--- Data extract ---

Segment Open

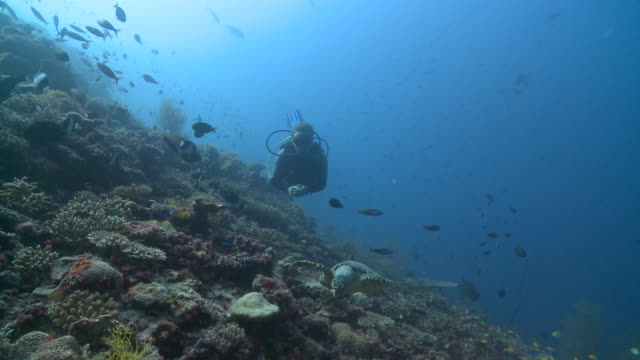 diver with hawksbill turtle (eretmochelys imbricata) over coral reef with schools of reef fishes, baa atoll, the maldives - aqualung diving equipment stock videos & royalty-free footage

Segment Closed
Segment Open

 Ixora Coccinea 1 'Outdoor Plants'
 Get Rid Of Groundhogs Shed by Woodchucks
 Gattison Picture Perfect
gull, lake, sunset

Segment Closed
Segment Open

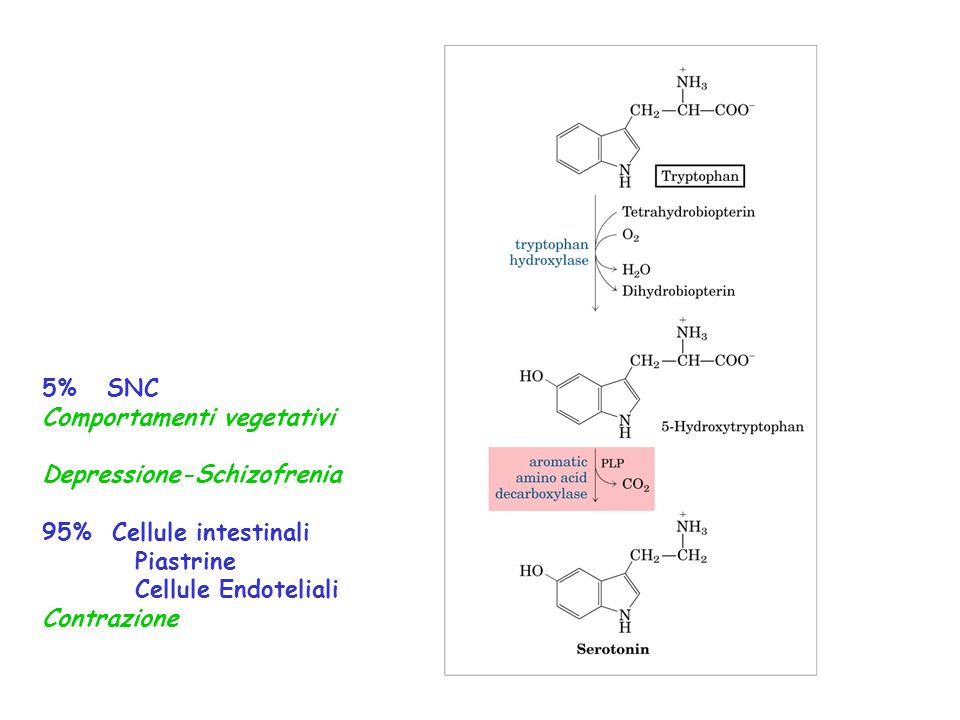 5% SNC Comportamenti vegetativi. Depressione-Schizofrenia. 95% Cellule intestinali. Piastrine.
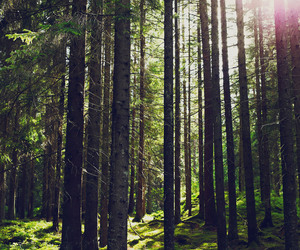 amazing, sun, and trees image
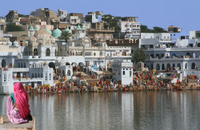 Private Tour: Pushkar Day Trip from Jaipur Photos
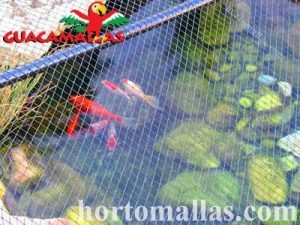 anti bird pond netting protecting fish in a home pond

Segment Closed

--- How to complete this task ---
Out of the records above, return only the lines from the one with "5% SNC Comportamenti" through the one with "anti bird pond", exactly, and none of the pictures.

--- Solved problem ---
 5% SNC Comportamenti vegetativi. Depressione-Schizofrenia. 95% Cellule intestinali. Piastrine.
 amazing, sun, and trees image
 Private Tour: Pushkar Day Trip from Jaipur Photos
 anti bird pond netting protecting fish in a home pond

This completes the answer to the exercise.